By Asra Q. Nomani
All children are gifted and talented in their own way. Much like soccer, lacrosse and baseball leagues assign their most skilled players to travel teams, "light year kids" are children who are "light years" ahead of their peers in academics.
In Fairfax County, many of those kids are enrolled in a system currently called Advanced Academic Programs, know as AAP, starting in third grade. Previously, it was called "Gifted and Talented."
This fall, the Fairfax County Public School system unveiled a proposal, marketed as an "expansion" plan for its Advanced Academic Programs centers in fall 2013. Many parents are standing up in protest to the plan as actually a dismantling, or, as one parent put it, a "dumbing down," of the county's Advanced Academic Programs.

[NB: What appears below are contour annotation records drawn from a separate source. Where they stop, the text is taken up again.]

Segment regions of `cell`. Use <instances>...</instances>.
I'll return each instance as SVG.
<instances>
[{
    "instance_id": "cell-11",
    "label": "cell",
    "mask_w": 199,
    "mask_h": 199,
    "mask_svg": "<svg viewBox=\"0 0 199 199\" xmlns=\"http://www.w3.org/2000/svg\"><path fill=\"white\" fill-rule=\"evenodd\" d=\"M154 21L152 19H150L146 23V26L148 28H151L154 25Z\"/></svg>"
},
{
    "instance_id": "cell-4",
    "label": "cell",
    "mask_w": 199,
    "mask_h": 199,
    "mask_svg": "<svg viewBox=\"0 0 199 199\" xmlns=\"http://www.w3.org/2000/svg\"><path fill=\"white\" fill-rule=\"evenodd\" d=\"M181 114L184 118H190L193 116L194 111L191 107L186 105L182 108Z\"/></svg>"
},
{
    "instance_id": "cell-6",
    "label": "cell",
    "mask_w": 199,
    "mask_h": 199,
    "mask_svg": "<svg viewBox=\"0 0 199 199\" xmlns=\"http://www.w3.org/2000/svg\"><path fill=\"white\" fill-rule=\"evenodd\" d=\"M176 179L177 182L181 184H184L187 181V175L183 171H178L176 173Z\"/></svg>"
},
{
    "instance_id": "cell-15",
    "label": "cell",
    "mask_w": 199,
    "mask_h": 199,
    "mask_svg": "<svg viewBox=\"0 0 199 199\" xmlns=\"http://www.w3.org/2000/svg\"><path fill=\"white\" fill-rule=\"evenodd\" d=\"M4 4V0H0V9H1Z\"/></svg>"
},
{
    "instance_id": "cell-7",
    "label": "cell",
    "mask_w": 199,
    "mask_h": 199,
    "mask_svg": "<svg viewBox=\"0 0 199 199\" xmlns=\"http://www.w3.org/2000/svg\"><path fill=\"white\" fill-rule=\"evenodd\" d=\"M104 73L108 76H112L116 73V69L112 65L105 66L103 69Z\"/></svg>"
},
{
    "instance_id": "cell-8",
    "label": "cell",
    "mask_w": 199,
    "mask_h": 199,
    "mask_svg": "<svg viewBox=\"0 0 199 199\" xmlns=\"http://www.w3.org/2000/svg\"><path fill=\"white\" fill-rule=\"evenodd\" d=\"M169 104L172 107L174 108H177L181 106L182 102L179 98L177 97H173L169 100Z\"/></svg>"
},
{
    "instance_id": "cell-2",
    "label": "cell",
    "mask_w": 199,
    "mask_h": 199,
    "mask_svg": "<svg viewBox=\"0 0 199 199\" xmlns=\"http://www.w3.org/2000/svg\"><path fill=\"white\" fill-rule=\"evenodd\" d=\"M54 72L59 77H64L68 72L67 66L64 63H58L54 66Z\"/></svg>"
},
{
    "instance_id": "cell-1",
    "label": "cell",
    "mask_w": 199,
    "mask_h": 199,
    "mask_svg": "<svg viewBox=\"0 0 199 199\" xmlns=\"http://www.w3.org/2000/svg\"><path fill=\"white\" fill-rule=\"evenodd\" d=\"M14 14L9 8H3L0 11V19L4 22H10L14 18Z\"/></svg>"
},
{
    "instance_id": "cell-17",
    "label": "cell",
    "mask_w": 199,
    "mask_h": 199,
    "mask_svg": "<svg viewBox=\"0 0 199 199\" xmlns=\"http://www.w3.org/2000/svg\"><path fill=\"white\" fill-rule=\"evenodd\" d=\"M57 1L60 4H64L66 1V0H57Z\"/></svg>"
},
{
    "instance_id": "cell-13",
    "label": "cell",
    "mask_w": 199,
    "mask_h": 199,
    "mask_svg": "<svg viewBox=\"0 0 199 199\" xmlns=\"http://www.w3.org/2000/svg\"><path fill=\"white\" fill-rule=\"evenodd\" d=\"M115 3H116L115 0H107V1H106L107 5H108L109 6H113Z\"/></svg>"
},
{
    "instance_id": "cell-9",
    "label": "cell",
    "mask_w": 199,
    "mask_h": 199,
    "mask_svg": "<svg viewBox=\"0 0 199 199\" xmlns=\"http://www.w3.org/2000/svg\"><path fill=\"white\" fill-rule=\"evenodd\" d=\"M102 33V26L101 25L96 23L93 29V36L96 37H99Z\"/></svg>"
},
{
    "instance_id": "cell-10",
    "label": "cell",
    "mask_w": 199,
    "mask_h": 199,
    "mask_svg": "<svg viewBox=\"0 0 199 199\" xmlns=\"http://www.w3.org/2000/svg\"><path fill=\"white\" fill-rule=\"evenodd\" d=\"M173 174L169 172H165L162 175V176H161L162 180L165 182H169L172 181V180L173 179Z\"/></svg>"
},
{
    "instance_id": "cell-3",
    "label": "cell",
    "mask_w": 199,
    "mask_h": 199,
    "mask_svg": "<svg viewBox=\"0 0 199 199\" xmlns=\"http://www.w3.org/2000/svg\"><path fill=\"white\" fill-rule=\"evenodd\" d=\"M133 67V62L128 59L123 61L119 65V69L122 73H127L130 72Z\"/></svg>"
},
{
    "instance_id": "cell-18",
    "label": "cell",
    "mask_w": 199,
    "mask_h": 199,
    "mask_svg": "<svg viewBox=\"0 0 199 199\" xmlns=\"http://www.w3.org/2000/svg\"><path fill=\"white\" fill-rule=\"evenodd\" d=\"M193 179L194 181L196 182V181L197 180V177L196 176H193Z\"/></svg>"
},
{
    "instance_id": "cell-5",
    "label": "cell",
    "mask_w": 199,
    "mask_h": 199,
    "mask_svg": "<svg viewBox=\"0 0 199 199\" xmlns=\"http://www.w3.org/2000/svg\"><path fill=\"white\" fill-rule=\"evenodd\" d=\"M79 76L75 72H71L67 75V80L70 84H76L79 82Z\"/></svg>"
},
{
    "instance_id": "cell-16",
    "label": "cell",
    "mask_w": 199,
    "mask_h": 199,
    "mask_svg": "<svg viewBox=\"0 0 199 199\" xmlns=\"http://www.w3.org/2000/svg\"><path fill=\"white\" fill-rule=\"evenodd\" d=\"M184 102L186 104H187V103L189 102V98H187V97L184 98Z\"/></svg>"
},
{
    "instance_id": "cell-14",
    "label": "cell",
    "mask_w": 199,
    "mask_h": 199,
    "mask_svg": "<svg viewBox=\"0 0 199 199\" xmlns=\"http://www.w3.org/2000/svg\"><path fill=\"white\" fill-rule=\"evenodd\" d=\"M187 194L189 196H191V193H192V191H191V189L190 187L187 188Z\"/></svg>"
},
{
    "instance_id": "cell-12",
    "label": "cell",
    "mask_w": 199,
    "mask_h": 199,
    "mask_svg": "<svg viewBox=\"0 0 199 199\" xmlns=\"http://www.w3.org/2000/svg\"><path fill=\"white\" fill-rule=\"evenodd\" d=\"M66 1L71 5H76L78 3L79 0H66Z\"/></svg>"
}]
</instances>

Just as we have decided as a country that we would leave "no child behind," it's critical we leave no "light year kid" behind.
This blog has been started to give voice to those who seek to make sure we leave no "light year kid" behind, as we work toward improving the education of all children.
To be sure, there are important issues that need to be resolved regarding the current Advanced Academic Programs system in Fairfax County, including, overcrowding at certain AAP centers, increasing the participation of the county's increasingly growing number of African American and Hispanic students, and improving the quality of education that all children receive.
Yet, one thing is clear: the new "expansion" plan is not ready for primetime.
Fairfax County Public Schools doesn't have a clear plan in place, related to critical elements of establishing new, high-level Advanced Academic Programs centers, including issues of facilities and teacher instruction.
Many parents stand opposed to the proposed plan. One of the finest school systems in the country, Fairfax County is a model for the rest of the country. These parents seek to have Fairfax County's nine Board of Education members vote to table the proposed plan so the Fairfax County Public Schools staff can have a serious, thoughtful conversation with the county's parents, educators, and community members, focused on one important issue: how to best support our county's--and our country's--"light year kids."
They are sending the Board of Education a clear message that their children are taught in school in Fairfax County: "Stop and Think."
Tabling the motion would be a victory for our "light year kids," our community and our country. We need to leave no "light year kid" behind.